Final answer:
To calculate the pH of a 0.25M solution of NH+4 at 25∘C, you can use the Kb value of NH3, which is 1.8×10^−5. First, write the equation for the ionization of NH+4. Then, use the Kb value to find the concentration of H3O+ ions.
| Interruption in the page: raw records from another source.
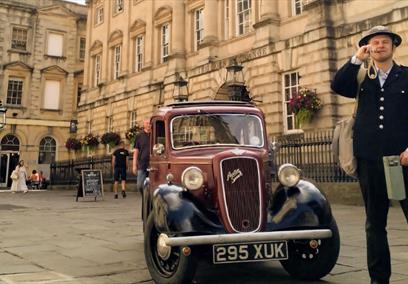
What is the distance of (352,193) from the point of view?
39.0 feet

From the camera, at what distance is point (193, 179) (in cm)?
420

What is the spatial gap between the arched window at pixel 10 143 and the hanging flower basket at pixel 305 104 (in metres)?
26.4

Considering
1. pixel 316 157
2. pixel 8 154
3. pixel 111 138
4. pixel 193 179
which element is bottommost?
pixel 193 179

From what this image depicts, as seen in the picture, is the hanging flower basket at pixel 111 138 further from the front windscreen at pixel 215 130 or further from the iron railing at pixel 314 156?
the front windscreen at pixel 215 130

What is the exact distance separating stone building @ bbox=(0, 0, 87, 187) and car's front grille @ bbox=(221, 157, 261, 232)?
31177 mm

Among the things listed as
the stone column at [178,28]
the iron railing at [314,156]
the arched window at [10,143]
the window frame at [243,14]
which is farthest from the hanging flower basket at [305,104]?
the arched window at [10,143]

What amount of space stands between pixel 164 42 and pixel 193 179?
2254 cm

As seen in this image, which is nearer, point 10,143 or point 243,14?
point 243,14

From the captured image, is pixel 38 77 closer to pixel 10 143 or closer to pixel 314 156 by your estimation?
pixel 10 143

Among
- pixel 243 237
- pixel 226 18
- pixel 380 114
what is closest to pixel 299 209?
pixel 243 237

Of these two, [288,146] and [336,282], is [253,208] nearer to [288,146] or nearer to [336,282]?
[336,282]

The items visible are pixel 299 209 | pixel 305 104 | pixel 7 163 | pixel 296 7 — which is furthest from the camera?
pixel 7 163

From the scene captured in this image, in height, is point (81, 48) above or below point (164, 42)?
above

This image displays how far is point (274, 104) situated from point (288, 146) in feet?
11.2
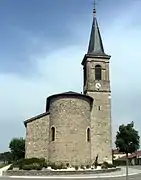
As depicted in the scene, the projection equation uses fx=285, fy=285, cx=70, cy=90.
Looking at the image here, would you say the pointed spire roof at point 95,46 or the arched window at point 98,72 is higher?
the pointed spire roof at point 95,46

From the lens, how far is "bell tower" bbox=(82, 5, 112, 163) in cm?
3859

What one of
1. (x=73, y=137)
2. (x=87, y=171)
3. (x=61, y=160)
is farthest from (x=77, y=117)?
(x=87, y=171)

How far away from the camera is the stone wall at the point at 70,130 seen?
3259 cm

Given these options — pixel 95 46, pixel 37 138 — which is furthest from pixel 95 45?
pixel 37 138

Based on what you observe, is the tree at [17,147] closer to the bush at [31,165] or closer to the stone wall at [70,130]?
the stone wall at [70,130]

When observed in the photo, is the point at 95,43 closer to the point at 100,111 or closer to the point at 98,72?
the point at 98,72

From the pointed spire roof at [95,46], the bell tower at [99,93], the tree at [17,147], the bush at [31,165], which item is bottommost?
the bush at [31,165]

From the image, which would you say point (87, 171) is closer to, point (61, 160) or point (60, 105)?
point (61, 160)

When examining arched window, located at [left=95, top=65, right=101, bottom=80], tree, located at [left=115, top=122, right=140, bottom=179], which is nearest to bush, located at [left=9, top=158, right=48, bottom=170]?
arched window, located at [left=95, top=65, right=101, bottom=80]

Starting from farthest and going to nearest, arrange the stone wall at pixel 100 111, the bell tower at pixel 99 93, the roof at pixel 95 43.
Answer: the roof at pixel 95 43, the bell tower at pixel 99 93, the stone wall at pixel 100 111

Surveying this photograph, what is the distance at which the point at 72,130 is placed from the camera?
3303 cm

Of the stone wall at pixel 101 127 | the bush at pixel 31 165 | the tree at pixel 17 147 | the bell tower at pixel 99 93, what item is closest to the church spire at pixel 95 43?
the bell tower at pixel 99 93

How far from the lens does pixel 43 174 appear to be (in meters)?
26.1

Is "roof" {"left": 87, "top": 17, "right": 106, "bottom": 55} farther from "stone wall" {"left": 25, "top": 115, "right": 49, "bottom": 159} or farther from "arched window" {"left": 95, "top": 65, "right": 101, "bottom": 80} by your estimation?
"stone wall" {"left": 25, "top": 115, "right": 49, "bottom": 159}
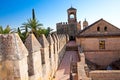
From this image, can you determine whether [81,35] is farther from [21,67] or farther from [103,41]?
[21,67]

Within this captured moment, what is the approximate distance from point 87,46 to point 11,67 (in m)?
21.1

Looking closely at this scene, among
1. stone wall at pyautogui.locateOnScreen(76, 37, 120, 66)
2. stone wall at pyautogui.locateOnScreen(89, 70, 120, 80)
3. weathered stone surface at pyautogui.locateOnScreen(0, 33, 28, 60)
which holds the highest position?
weathered stone surface at pyautogui.locateOnScreen(0, 33, 28, 60)

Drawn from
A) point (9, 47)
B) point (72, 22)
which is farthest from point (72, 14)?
point (9, 47)

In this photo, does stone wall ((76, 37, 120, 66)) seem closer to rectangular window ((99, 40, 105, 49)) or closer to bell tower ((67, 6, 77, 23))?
rectangular window ((99, 40, 105, 49))

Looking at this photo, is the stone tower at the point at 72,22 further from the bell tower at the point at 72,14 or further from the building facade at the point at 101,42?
the building facade at the point at 101,42

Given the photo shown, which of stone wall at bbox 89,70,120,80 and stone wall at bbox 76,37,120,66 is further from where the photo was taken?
stone wall at bbox 76,37,120,66

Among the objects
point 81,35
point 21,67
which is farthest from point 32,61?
point 81,35

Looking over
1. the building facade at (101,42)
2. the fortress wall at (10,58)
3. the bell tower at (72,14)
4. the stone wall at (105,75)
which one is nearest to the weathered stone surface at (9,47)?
the fortress wall at (10,58)

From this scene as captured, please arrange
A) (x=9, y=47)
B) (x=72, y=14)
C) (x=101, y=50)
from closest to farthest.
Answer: (x=9, y=47) < (x=101, y=50) < (x=72, y=14)

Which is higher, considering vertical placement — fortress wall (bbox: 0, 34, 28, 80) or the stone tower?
the stone tower

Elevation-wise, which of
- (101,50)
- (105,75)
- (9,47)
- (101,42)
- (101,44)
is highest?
(9,47)

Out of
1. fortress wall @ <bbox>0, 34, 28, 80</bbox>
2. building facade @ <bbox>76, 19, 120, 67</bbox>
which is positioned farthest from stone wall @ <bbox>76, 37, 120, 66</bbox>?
fortress wall @ <bbox>0, 34, 28, 80</bbox>

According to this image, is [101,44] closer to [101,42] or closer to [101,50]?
[101,42]

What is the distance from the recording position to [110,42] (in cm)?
2447
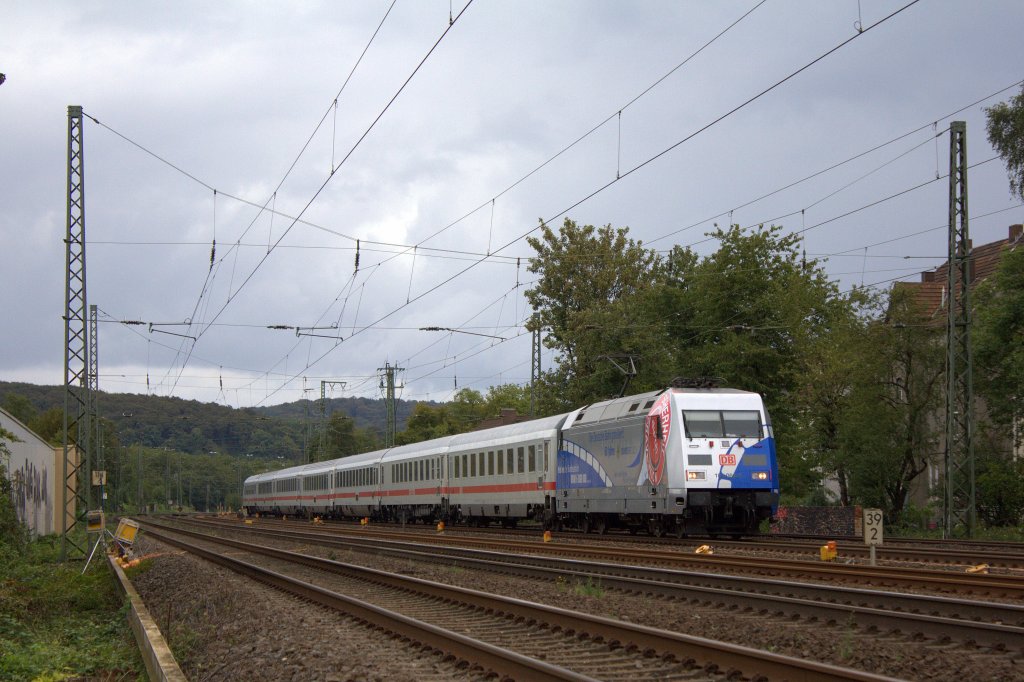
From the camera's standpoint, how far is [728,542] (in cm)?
2339

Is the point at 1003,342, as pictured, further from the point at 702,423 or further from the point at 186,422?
→ the point at 186,422

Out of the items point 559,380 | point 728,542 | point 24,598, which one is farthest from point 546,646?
point 559,380

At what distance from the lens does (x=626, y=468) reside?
25203 millimetres

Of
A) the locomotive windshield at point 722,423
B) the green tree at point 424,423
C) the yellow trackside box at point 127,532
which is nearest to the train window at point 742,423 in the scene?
the locomotive windshield at point 722,423

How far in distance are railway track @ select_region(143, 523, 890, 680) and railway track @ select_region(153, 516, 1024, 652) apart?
6.90ft

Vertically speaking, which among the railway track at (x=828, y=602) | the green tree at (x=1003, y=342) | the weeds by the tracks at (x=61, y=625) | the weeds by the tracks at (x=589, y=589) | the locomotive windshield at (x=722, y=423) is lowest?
the weeds by the tracks at (x=61, y=625)

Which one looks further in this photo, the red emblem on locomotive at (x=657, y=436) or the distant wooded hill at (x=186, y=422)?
the distant wooded hill at (x=186, y=422)

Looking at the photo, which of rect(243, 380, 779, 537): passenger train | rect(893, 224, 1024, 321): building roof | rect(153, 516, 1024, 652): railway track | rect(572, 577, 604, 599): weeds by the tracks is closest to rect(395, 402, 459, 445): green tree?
rect(893, 224, 1024, 321): building roof

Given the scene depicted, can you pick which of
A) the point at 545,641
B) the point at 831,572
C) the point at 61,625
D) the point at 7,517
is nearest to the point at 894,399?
the point at 831,572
Finally, calculate the pH using the formula -log[H3O+].
Step-by-step explanation:
The question asks to calculate the pH of a 0.25M solution of NH4+ at 25°C. To solve this, we can use the Kb value of NH3, which is 1.8×10-5. First, we need to write the equation for the ionization of NH4+ as NH4+ + H2O → NH3 + H3O+. Since NH4+ is the conjugate acid of NH3, it will act as an acid and donate a proton, resulting in the formation of NH3 and H3O+ ions. So, the concentration of NH3 will be equal to the initial concentration of NH4+, which is 0.25M.
Next, we need to find the concentration of H3O+ ions. Since NH4+ is a weak acid, we can assume that only a small fraction of it will ionize. We can use the Kb value to calculate the concentration of H3O+ ions:
Kb = [NH3][H3O+]/[NH4+]
[H3O+] = Kb × [NH4+]/[NH3]
[H3O+] = (1.8×10-5) × (0.25)/(0.25) = 1.8×10-5
The concentration of H3O+ ions is 1.8×10-5 M.
Finally, we can calculate the pH using the formula pH = -log[H3O+].
pH = -log(1.8×10-5) = 4.75.
Therefore, the pH of the 0.25M NH4+ solution at 25°C is 4.75.